Unaltered NKG2D-CAR T cell function under hypoxia in osteosarcoma in vitro.

Cancer is the leading cause of death among children and adolescents in high-income countries. Among solid tumors, osteosarcoma (OS) is the most prevalent primary bone cancer in the pediatric population. For patients who relapse or develop metastases, the survival rate remains at only 30%, with scarce improvement over the past 30 years. Immunotherapy, including chimeric antigen receptor (CAR) T cells, represents a promising approach to treating OS. We observed that despite robust in vitro cytotoxicity of NKG2D-CAR T at low effector-to-target ratios, NKG2D-CAR T cells failed to control tumor growth in our xenograft OS models, highlighting the suppressive tumor microenvironment (TME). In this regard, the hypoxic TME has been widely considered a barrier to effective immunotherapies. Here, we examined the impact of hypoxia on NKG2D-CAR T function in OS in vitro models. We confirmed HIF-1α is highly expressed in our OS models, indicating the potential of hypoxia as a CAR T disruptor. However, hypoxia was not responsible for lowering NKG2D ligands expression for CAR recognition, nor did it impact the expression of major activating or inhibitory immune checkpoints.
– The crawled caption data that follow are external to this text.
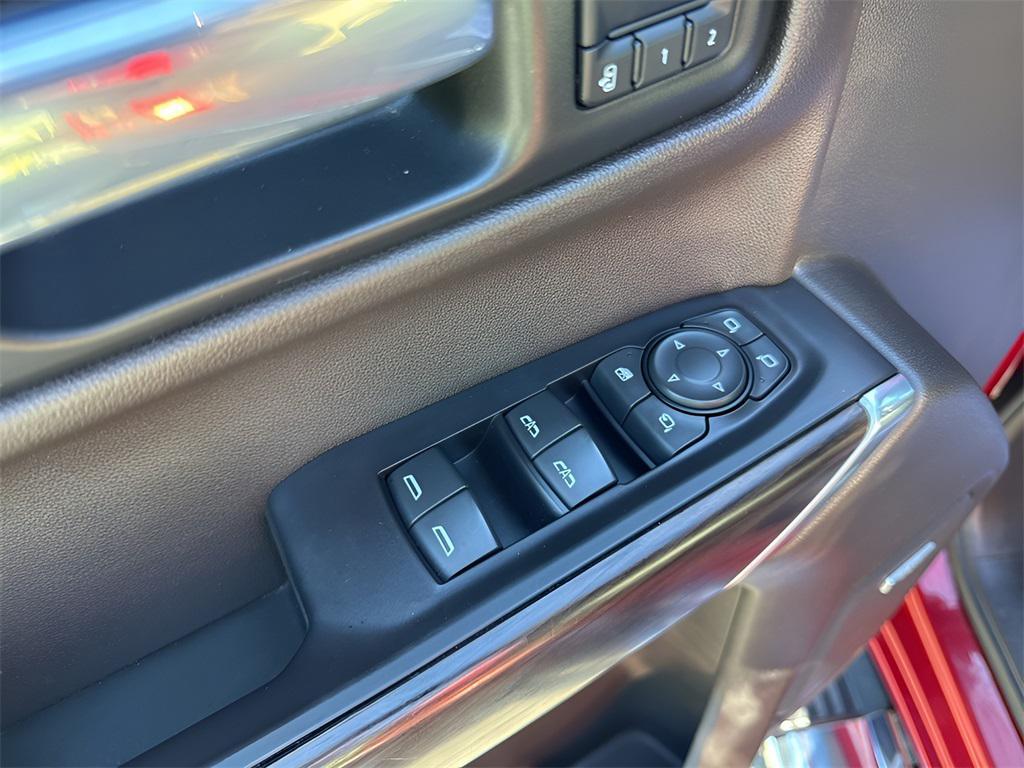 used 2021 GMC Sierra 1500 car, priced at $34,495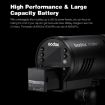 Godox AD300 Pro 300Ws TTL HSS Pocket Flash Light Kit (UK Plug) - 7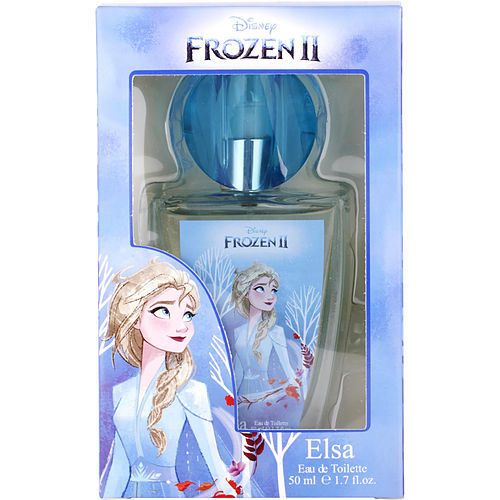 FROZEN 2 DISNEY ELSA by Disney EDT SPRAY 1.7 OZ EasyOptionXY LLC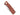 SOG Twitch XL Folding Knife - 3.25 Inch Straight Edge, Drop Point, Satin Finish - Wood Handle - Clam Packaging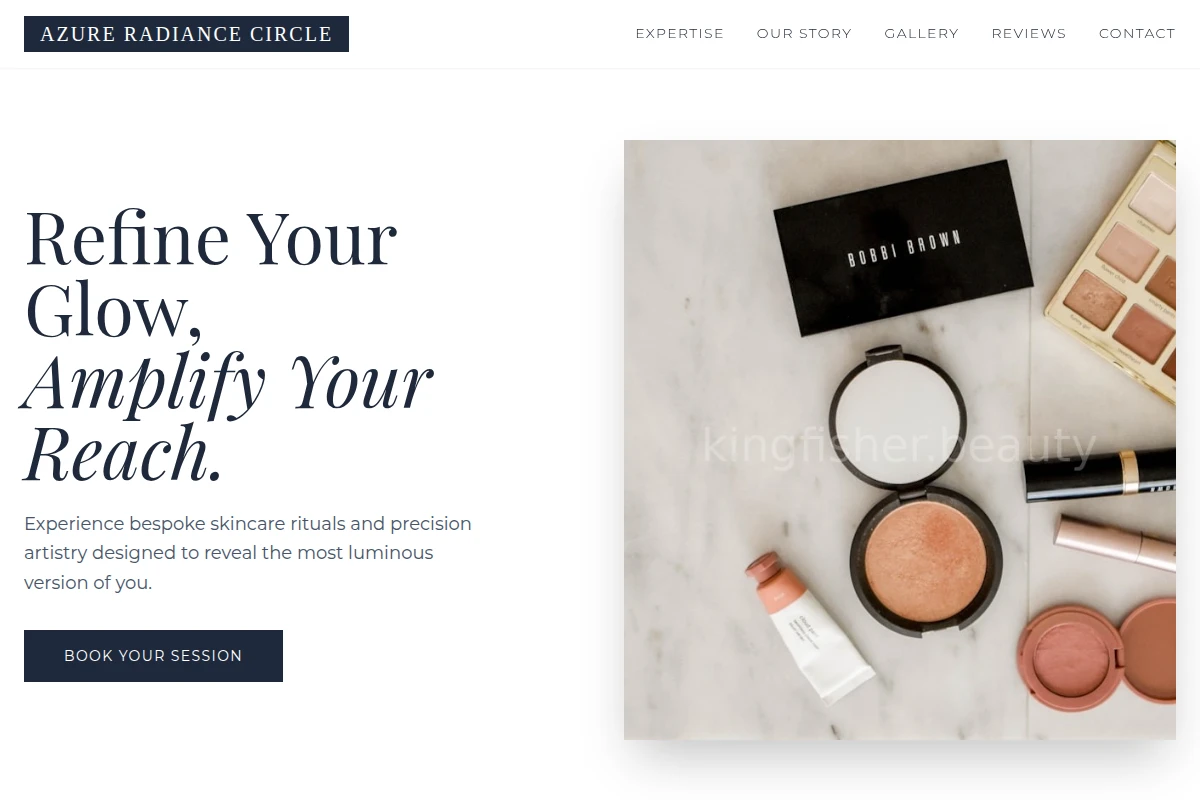 Azure Cosmetics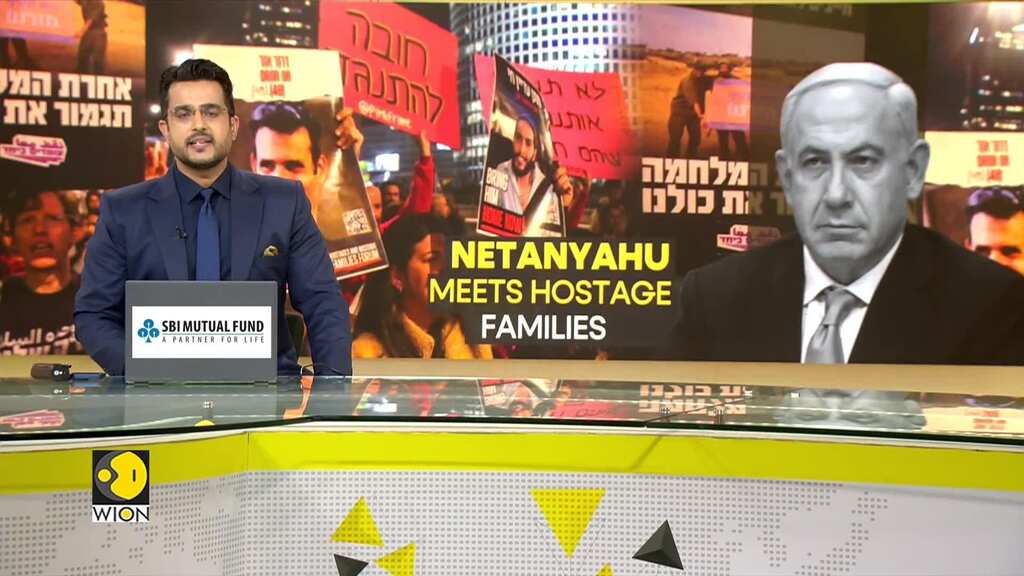 Israel-Hamas War: Israeli PM Netanyahu Meets Hostage Families After Regime Change in Syria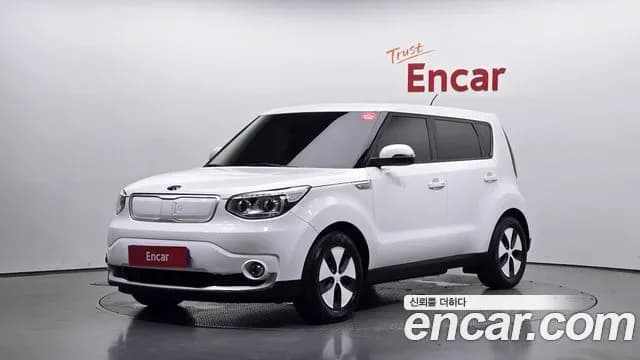 Kia Soul EV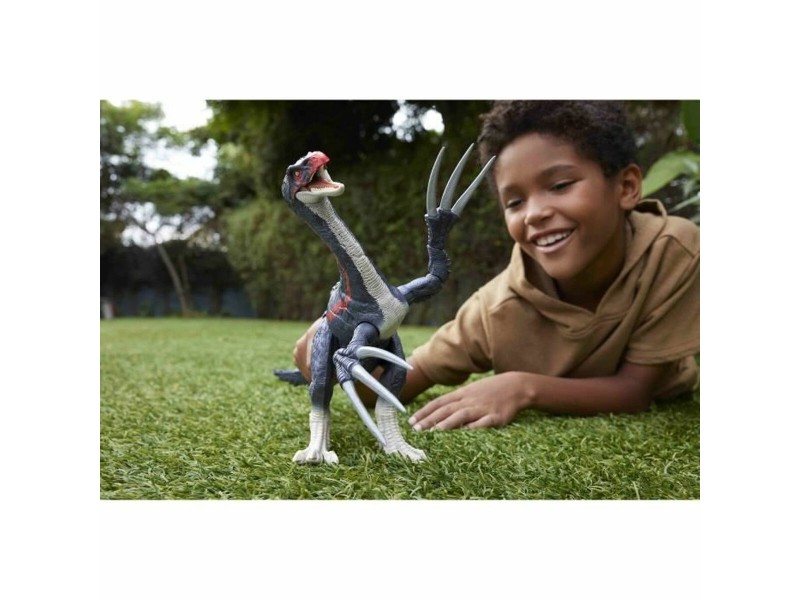 Фигурки на Герои Jurassic World THERIZINOSAURUS Динозавър NaN –  BB Кукли и екшън фигури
Crucially, functional assays demonstrated that NKG2D-CAR T cell phenotype, activity, and cytokine secretion remained unaffected and its activity against three-dimensional OS-spheroids was preserved under in vitro hypoxic conditions. Although these findings challenge the idea that hypoxia alone compromises in vitro NKG2D-CAR T efficacy in OS, further studies are needed on how hypoxia interacts with multiple factors of the TME that could modulate CAR T cell behavior.